A questão Jorge Vieira


Jorge Vieira ficou conhecido como o "capitão perfeito", pela sua forte personalidade e cavalheirismo, notabilizando-se como o melhor defesa português do seu tempo, tendo jogado no Sporting durante mais de 20 anos, durante os quais participou na conquista de 7 Campeonatos de Lisboa, 3 Taças de Honra e do Campeonatos de Portugal da época 1922/23, sagrando-se assim Campeão Nacional de Futebol, isto para além de ter representado a Seleção Nacional 17 vezes, 15 das quais como capitão de equipa.

Foi também o primeiro árbitro português internacional, numa altura em que era habitual os grandes jogadores serem convidados para arbitrarem jogos importantes, pelo que foi escolhido para apitar um Espanha-Bélgica realizado em Bilbau.

No final da terceira década do século XX, um dos assuntos na ordem do dia no futebol português, era o "profissionalismo encapotado" ou o "falso amadorismo", que já era praticado em vários clubes, que compensavam financeiramente os seus melhores jogadores.

Nessa altura no Sporting defendia-se intransigentemente a pureza do amadorismo, ainda mais vivendo Clube um período de grandes dificuldades financeiras e, continuando por resolver a questão das instalações desportivas.

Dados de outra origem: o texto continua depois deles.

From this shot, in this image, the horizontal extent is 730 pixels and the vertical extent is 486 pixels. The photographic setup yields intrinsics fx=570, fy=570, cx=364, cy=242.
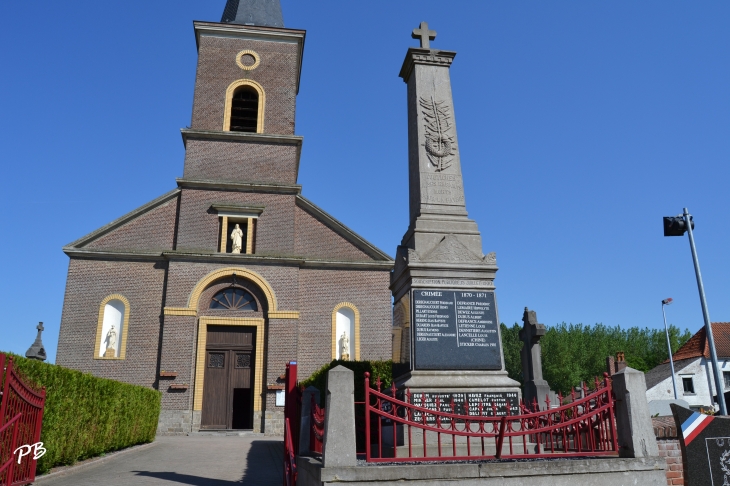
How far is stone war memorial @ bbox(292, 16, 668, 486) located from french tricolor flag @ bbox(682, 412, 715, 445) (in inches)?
17.9

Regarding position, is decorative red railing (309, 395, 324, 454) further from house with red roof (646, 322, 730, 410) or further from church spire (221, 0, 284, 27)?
house with red roof (646, 322, 730, 410)

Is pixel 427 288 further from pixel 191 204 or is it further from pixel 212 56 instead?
pixel 212 56

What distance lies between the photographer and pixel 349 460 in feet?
17.1

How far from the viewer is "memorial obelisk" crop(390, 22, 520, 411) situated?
7.70 metres

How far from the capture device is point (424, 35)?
10109 mm

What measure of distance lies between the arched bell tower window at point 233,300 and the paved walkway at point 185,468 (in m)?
7.30

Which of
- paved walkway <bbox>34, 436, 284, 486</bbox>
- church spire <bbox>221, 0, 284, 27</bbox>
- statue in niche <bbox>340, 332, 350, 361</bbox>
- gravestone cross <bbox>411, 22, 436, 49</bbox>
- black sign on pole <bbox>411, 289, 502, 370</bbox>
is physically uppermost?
church spire <bbox>221, 0, 284, 27</bbox>

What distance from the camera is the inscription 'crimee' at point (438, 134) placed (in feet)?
30.5

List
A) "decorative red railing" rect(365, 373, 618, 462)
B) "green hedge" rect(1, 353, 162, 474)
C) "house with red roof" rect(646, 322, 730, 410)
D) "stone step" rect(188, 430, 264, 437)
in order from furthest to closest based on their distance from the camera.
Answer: "house with red roof" rect(646, 322, 730, 410) → "stone step" rect(188, 430, 264, 437) → "green hedge" rect(1, 353, 162, 474) → "decorative red railing" rect(365, 373, 618, 462)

Em 1928 constou que Jorge Vieira teria tentado convencer o novo Presidente Joaquim Oliveira Duarte a ser mais flexível na questão das compensações monetárias aos jogadores, que já não se contentavam com pequenos almoços e lanches, antes e depois dos jogos, uma atitude que não foi bem recebida pela Direção do Sporting.

O que é certo é que com 30 anos de idade e acabado de representar Portugal nos Jogos Olímpicos, Jorge Vieira decidiu abandonar o Futebol, alegando que por motivos da sua vida particular, já não se podia preparar convenientemente.

Depois de alguns desentendimentos com os dirigentes leoninos, relacionados com o seu jogo de despedida, Jorge Vieira escreveu uma carta à Direção num tom áspero, que obteve como resposta a suspensão dos seus direitos de sócio até à realização da próxima Assembleia Geral, por se considerar a referida missiva desrespeitosa.

Numa altura em que os resultados da equipa principal de Futebol estavam abaixo das expetativas, Jorge Vieira foi alvo de uma onda de solidariedade que levou à convocação imediata de uma Assembleia Geral extraordinária para se discutir o seu caso que ficou conhecido como a Questão Jorge Vieira. Nessa reunião magna que se prolongou por duas sessões, Jorge Vieira e o Presidente Joaquim Oliveira Duarte travaram-se de razões, verificando-se que os cerca de 300 sócios presentes, estavam maioritariamente do lado do jogador, o que levou à demissão da Direção, alegando não ter condições para trabalhar num ambiente tão atrabiliário.

No final seria recusada uma proposta conciliadora de José Serrano, sendo levada a votação e aprovada com 144 votos a favor, 130 contra e 5 abstenções, a moção que elogiava as qualidades de carácter de Jorge Vieira e que declarava sem efeito os castigos que lhe tinham sido aplicados pela Direção demissionária.

Jorge Vieira voltaria à atividade na época seguinte e ainda jogaria na equipa principal do Sporting mais três temporadas, mas a questão de fundo manteve-se e pelo menos até ao dia em que o Sporting perdeu Eusébio para o Benfica, a maioria dos dirigentes leoninos continuaram a oferecer alguma resistência à implementação do profissionalismo, no convencimento de que principalmente para jovens oriundos das classes mais baixas, envergar a camisola do Sporting já era só por si um privilégio.